We finish dinner and help clean, ignoring my mother’s protests. It’s late, and we say our goodbyes now since we leave before dawn. Serena hugs them both, promising to visit again and even cook for them next time. Nicolas gets a hug from me and a thank-you for looking after my mother.
Then my mother pulls me into her arms, holding me tightly. “I love you so much. Thank you for coming.” Her voice trembles. She glances at Serena, her eyes soft. “I love her,” she says quietly.
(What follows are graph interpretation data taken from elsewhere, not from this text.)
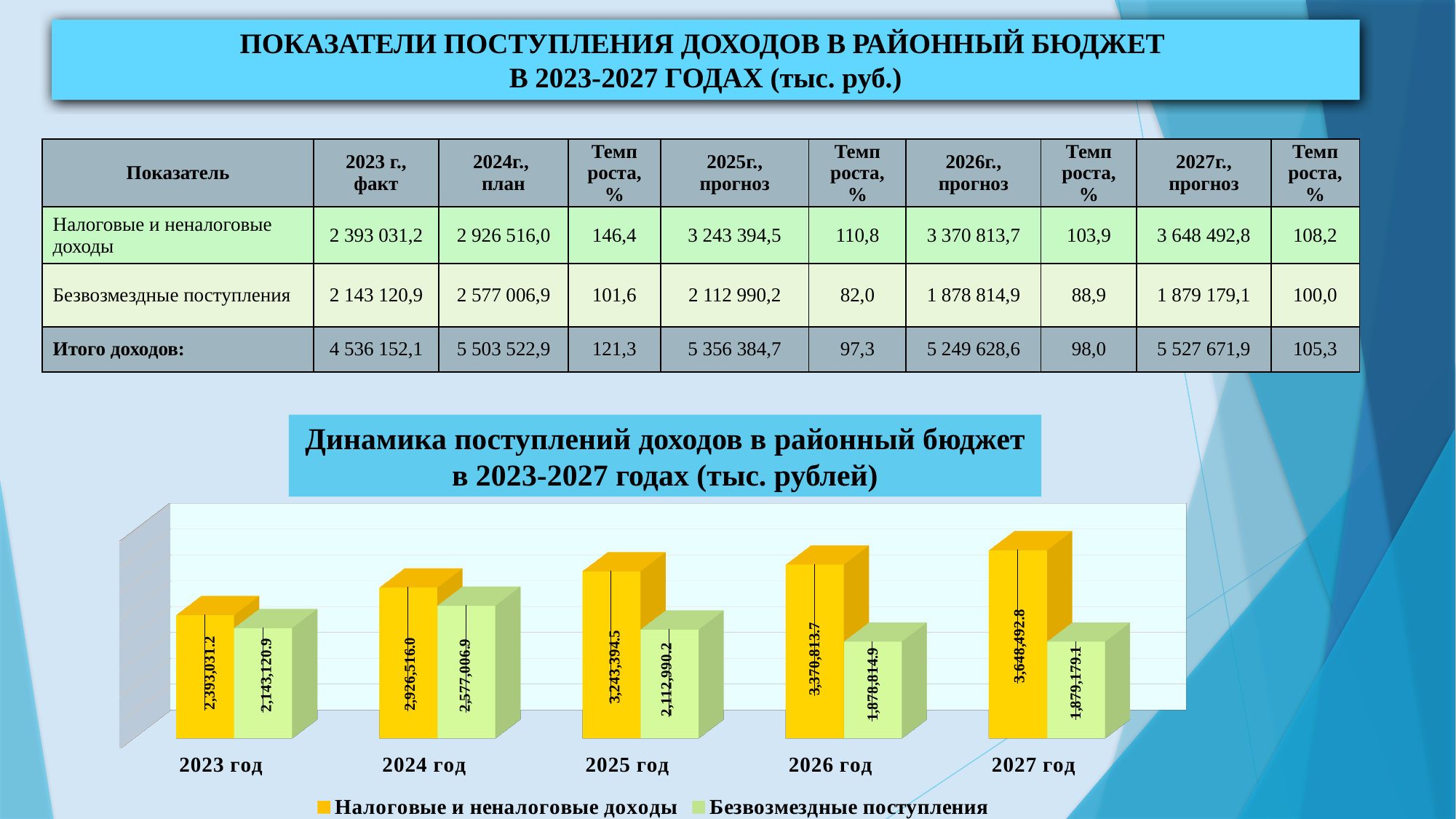
What is the value of Безвозмездные поступления for 2026 год in the chart? 1,878,814.9 What type of chart is shown on the slide? bar chart Does Налоговые и неналоговые доходы rise or fall from 2023 год to 2027 год in the chart? rise In which year is Налоговые и неналоговые доходы highest in the chart? 2027 год What colour are the bars for Безвозмездные поступления in the chart? light green What is the value of Безвозмездные поступления for 2025 год in the chart? 2,112,990.2 Which is larger in 2024 год: Налоговые и неналоговые доходы or Безвозмездные поступления? Налоговые и неналоговые доходы In which year is Безвозмездные поступления highest in the chart? 2024 год How many series does the chart legend list? 2 What is the value of Налоговые и неналоговые доходы for 2027 год in the chart? 3,648,492.8 What is the value of Налоговые и неналоговые доходы for 2023 год in the chart? 2,393,031.2 How many year categories are shown on the x axis of the chart? 5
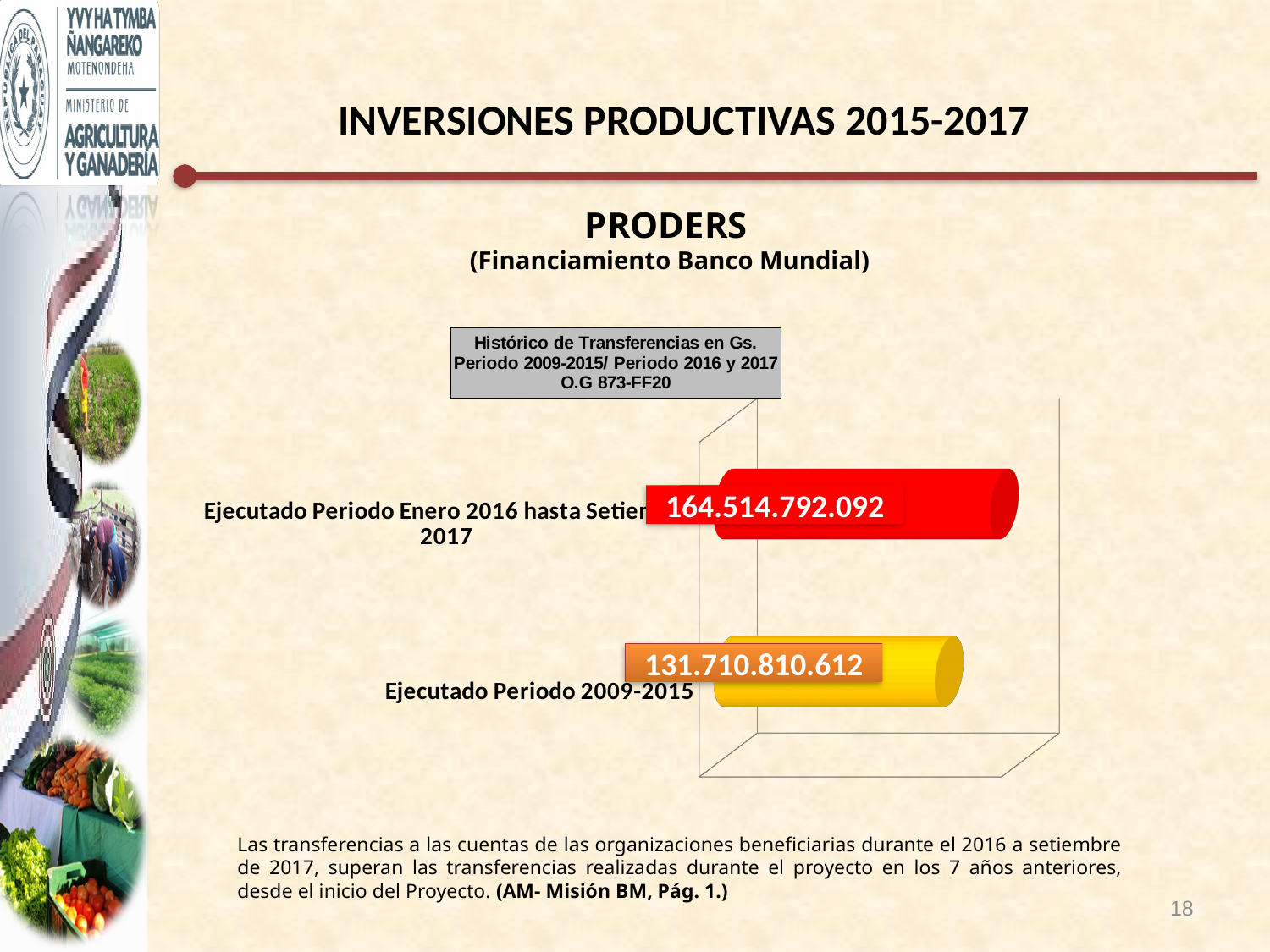
How many bars are plotted in the chart? 2 What kind of chart is shown on the slide? Bar chart Which period has the highest value in the chart? Ejecutado Periodo Enero 2016 hasta Setiembre 2017 What is the difference between the value for Enero 2016 hasta Setiembre 2017 and the value for 2009-2015? 32.803.981.480 What colour is the bar for Ejecutado Periodo 2009-2015? Yellow Which period has the lowest value in the chart? Ejecutado Periodo 2009-2015 What is the title of the chart? Histórico de Transferencias en Gs. Periodo 2009-2015/ Periodo 2016 y 2017 O.G 873-FF20 What is the value for Ejecutado Periodo 2009-2015? 131.710.810.612 Which is larger: the value for Ejecutado Periodo 2009-2015 or the value for Ejecutado Periodo Enero 2016 hasta Setiembre 2017? Ejecutado Periodo Enero 2016 hasta Setiembre 2017 What is the value for Ejecutado Periodo Enero 2016 hasta Setiembre 2017? 164.514.792.092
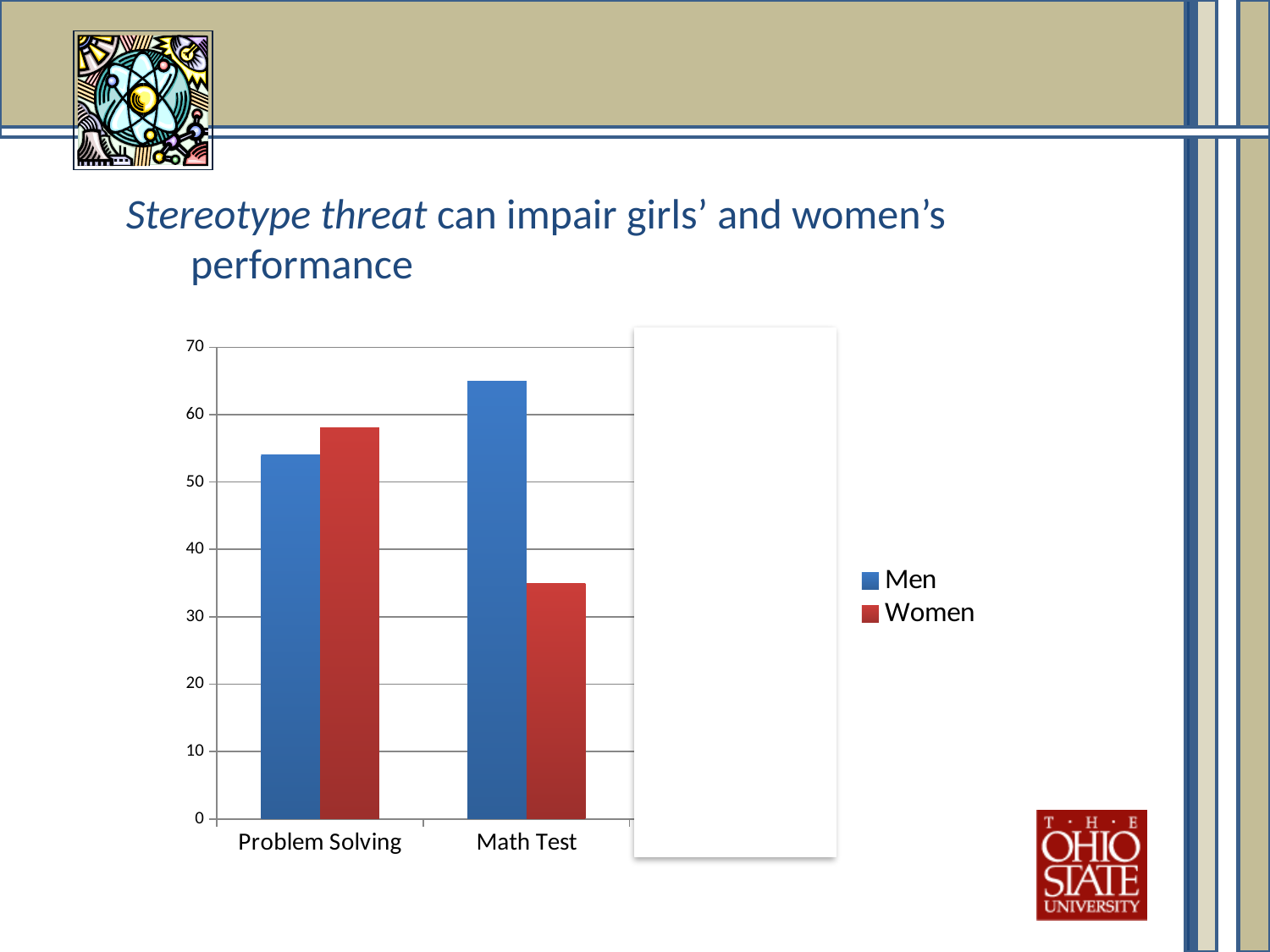
How many series does the legend list? 2 Is the value for Men on Problem Solving greater or less than 50? greater Is the value for Men on the Math Test greater or less than 60? greater Is the value for Women on the Math Test greater or less than 40? less On the Math Test, which group has the larger value, Men or Women? Men Which colour represents Women in the chart? red What are the two series named in the legend? Men and Women What kind of chart is shown on the slide? bar chart For the Women series, which category has the lower value? Math Test For the Men series, which category has the higher value? Math Test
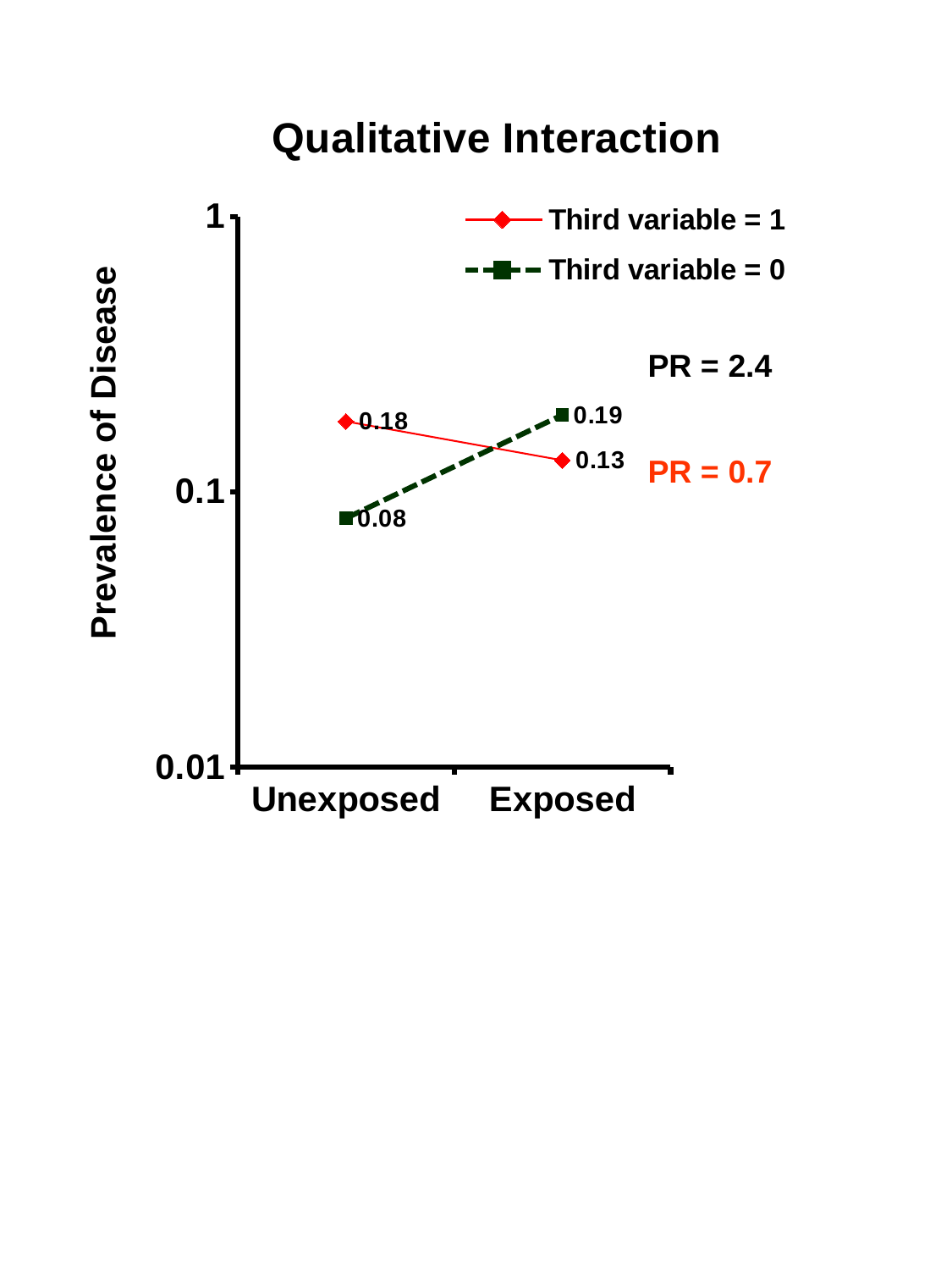
How many series does the legend list? 2 Which group has the lowest prevalence for the Third variable = 0 series? Unexposed What is the prevalence of disease for Third variable = 1 in the Unexposed group? 0.18 What is the difference in prevalence between Unexposed and Exposed for the Third variable = 1 series? 0.05 What is the prevalence of disease for Third variable = 0 in the Unexposed group? 0.08 What kind of chart is shown on the slide? line chart Does the prevalence for Third variable = 0 rise or fall from Unexposed to Exposed? rise What is the prevalence of disease for Third variable = 1 in the Exposed group? 0.13 Does the prevalence for Third variable = 1 rise or fall from Unexposed to Exposed? fall What is the title of the chart? Qualitative Interaction In the Unexposed group, which series has the higher prevalence, Third variable = 1 or Third variable = 0? Third variable = 1 What is the prevalence of disease for Third variable = 0 in the Exposed group? 0.19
Then she leans close to me, her lips near my ear.
“Tuo padre non ha avuto un infarto.”
The world tilts. My breath stops. I fucking knew it. Hearing it confirmed is a knife to the ribs.
She’s crying when I pull back.
“I know,” I say. It’s all I can manage.
But inside, one thought pounds over and over, I will find out what happened. And when I do, someone’s going to pay in blood.